=== ENTRIES PROVIDED ===
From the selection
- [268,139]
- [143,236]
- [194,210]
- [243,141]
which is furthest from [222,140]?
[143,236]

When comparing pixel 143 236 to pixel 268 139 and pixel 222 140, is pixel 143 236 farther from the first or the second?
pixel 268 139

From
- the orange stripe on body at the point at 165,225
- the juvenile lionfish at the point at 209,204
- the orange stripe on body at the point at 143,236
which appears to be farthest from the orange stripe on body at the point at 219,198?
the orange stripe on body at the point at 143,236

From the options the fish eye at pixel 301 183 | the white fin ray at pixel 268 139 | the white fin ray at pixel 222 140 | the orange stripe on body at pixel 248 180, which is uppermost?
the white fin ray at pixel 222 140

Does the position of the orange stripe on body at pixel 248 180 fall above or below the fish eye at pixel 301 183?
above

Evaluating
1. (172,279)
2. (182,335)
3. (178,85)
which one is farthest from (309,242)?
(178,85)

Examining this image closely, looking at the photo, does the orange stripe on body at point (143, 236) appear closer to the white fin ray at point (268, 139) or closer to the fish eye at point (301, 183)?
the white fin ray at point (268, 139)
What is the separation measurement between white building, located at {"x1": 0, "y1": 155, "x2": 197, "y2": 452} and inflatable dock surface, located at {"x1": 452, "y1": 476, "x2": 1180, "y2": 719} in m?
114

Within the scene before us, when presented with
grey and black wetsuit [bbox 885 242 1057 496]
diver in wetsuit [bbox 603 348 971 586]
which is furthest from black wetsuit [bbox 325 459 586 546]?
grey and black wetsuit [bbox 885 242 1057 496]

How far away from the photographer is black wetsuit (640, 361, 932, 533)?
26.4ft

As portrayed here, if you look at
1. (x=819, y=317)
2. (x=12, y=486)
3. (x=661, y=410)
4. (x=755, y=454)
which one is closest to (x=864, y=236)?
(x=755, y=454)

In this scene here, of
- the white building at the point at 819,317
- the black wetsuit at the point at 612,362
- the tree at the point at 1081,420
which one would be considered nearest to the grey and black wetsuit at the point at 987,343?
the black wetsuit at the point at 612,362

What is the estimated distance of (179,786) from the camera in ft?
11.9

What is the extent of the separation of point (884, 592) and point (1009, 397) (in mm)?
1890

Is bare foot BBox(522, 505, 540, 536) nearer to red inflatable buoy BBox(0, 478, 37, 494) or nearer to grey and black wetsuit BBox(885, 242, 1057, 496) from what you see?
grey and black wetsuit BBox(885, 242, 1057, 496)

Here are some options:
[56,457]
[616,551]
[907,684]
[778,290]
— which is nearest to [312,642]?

=== CHALLENGE ===
Repeat exactly the lines starting at the line with "In this scene here, of" and ending with the final line of the entries. Include nothing else.

=== EXERCISE RESPONSE ===
In this scene here, of
- the white building at the point at 819,317
- the black wetsuit at the point at 612,362
- the tree at the point at 1081,420
which one would be considered nearest to the grey and black wetsuit at the point at 987,343?
the black wetsuit at the point at 612,362

What is the estimated distance of (179,786) from the camera in ft?
11.9

What is the extent of the separation of point (884, 592) and point (1009, 397) (in mm)?
1890

Is bare foot BBox(522, 505, 540, 536) nearer to red inflatable buoy BBox(0, 478, 37, 494) or nearer to grey and black wetsuit BBox(885, 242, 1057, 496) from what you see?
grey and black wetsuit BBox(885, 242, 1057, 496)

Here are some options:
[56,457]
[616,551]
[907,684]
[778,290]
— which is nearest to [312,642]?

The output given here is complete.